The Basics of Psychotherapy


An Introduction to Theory and Practice, Second Edition

This book presents essential background necessary for understanding the role of theory in psychotherapy practice, and shows how understanding psychotherapy theory is the first step to becoming an effective therapist. The author provides a thorough but concise overview of the history of psychotherapy, the evolution of psychotherapy theories, and research on the effectiveness of various psychotherapies in general practice and for treatment of specific common disorders. The book is an accessible, handy resource for students training to be psychotherapists and practitioners seeking to reevaluate theories and corresponding therapies. As the foundational book in the Theories of Psychotherapy Series, this title may be read first or in combination with other books in the series to establish a thorough understanding of psychotherapy and its variants.

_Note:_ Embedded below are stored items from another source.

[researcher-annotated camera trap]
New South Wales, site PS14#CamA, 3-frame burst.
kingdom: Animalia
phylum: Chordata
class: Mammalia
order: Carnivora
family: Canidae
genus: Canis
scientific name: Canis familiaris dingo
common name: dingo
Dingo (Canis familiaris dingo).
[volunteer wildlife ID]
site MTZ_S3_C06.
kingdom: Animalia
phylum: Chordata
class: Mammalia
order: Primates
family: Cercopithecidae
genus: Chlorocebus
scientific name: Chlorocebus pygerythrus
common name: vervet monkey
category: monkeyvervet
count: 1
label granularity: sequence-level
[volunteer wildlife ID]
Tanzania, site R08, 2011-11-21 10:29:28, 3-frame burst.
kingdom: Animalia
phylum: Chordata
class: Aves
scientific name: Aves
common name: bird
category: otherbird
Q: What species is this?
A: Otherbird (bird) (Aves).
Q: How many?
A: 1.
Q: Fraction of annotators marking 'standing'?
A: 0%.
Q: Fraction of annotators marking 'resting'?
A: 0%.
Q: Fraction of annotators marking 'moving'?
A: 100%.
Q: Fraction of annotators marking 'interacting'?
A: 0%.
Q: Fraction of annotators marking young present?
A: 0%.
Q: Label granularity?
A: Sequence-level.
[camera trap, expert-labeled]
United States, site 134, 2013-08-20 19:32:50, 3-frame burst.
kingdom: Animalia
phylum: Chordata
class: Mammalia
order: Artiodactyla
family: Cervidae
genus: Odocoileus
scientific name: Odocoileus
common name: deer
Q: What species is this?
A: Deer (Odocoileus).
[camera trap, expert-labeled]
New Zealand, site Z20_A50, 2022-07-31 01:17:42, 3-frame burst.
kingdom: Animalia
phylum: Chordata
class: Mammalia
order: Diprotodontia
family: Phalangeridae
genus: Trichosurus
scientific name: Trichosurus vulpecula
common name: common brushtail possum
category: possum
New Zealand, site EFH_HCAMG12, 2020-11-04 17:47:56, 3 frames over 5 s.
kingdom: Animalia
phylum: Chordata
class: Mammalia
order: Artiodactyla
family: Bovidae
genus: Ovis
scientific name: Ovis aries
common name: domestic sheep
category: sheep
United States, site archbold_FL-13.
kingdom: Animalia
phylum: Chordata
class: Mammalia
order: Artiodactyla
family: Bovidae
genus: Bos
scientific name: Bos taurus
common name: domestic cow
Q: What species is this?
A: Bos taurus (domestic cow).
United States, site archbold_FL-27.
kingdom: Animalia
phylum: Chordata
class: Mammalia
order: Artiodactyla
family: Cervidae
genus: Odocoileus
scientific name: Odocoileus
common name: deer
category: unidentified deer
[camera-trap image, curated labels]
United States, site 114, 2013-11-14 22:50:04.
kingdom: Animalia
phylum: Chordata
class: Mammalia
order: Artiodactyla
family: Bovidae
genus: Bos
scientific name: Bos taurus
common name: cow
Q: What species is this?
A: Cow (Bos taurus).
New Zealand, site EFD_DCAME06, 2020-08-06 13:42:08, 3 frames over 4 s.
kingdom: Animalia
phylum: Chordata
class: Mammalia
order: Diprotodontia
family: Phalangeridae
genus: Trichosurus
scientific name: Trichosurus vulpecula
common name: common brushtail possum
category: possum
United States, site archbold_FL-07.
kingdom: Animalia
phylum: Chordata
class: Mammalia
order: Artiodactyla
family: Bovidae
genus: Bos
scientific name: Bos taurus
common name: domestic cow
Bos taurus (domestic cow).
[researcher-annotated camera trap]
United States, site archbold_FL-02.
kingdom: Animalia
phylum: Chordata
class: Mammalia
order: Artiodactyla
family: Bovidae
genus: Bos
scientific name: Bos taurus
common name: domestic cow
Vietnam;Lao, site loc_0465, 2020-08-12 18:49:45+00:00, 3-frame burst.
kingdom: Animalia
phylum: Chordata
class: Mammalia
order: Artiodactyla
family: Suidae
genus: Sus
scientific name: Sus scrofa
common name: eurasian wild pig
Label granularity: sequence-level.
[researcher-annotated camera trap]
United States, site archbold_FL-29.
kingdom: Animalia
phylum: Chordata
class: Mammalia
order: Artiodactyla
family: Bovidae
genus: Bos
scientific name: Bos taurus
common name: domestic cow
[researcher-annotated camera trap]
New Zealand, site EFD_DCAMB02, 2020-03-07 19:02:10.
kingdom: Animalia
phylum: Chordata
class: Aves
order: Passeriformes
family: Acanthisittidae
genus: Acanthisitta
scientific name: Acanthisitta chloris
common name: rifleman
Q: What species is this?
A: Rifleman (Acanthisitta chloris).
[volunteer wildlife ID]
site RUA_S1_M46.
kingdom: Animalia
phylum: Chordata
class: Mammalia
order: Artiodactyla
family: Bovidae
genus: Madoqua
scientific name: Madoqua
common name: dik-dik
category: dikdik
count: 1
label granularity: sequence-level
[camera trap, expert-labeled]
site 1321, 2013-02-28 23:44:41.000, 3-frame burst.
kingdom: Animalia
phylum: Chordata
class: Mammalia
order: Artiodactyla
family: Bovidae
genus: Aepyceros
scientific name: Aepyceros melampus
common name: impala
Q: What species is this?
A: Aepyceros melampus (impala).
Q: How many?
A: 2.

This updated second edition incorporates new developments in theory and research, new approaches including advances in culturally sensitive therapy, and updates in the classification of mental illness.


  • Series Preface
  • Introduction
  • Psychotherapy Theory: The Historical Context
  • Role of Theory
  • Research on the Effectiveness of Psychotherapy
  • How Does Psychotherapy Work?
  • Summary
  • References
  • Index
  • About the Author
  • About the Series Editors

Author Bio:

Bruce E. Wampold, PhD, is professor emeritus of counseling psychology at the University of Wisconsin–Madison, director of the Research Institute at Modum Bad Psychiatric Center in Vikersund, Norway, and chief scientist of Theravue, an electronic platform for deliberate practice and therapist improvement.

Dr. Wampold trained in mathematics at the University of Washington before earning his doctorate in counseling psychology at the University of California, Santa Barbara. He is a fellow of APA (Divisions 12 [Society of Clinical Psychology]; 17 [Society of Counseling Psychology]; 29 [Society for the Advancement of Psychotherapy]; and 45 [Society for the Psychological Study of Culture, Ethnicity and Race]) and is board certified in counseling psychology by the American Board of Professional Psychology.

He has written more than 200 books, chapters, and articles related to counseling, psychotherapy, statistics, and research methods, and has received numerous awards, including the 2007 Distinguished Professional Contributions to Applied Research Award from APA, the Distinguished Research Career Award from the Society for Psychotherapy Research, and an Honorary Doctorate from Stockholm University. He is general vice-president and president-elect of the Society of Psychotherapy Research.

Currently, Dr. Wampold’s work involves understanding counseling and psychotherapy from empirical, historical, and anthropological perspectives. His pursuit of evidence on psychotherapy has led to the application of sophisticated statistical methods and, at times, to the development of methods when the available methods have been insufficient, to understand the complexities of psychotherapy.

He has contributed to various areas related to psychotherapy, including relative efficacy of various approaches, therapist effects, the therapeutic alliance, placebo effects in medicine and in psychotherapy, trajectories of change, multicultural competence, and expertise in psychotherapy. His analysis of empirical evidence, which has led to the development of a contextual model from which to understand the benefits of counseling and psychotherapy, is found in The Great Psychotherapy Debate: The Evidence for What Makes Psychotherapy Work (2nd ed., Wampold & Imel, 2015).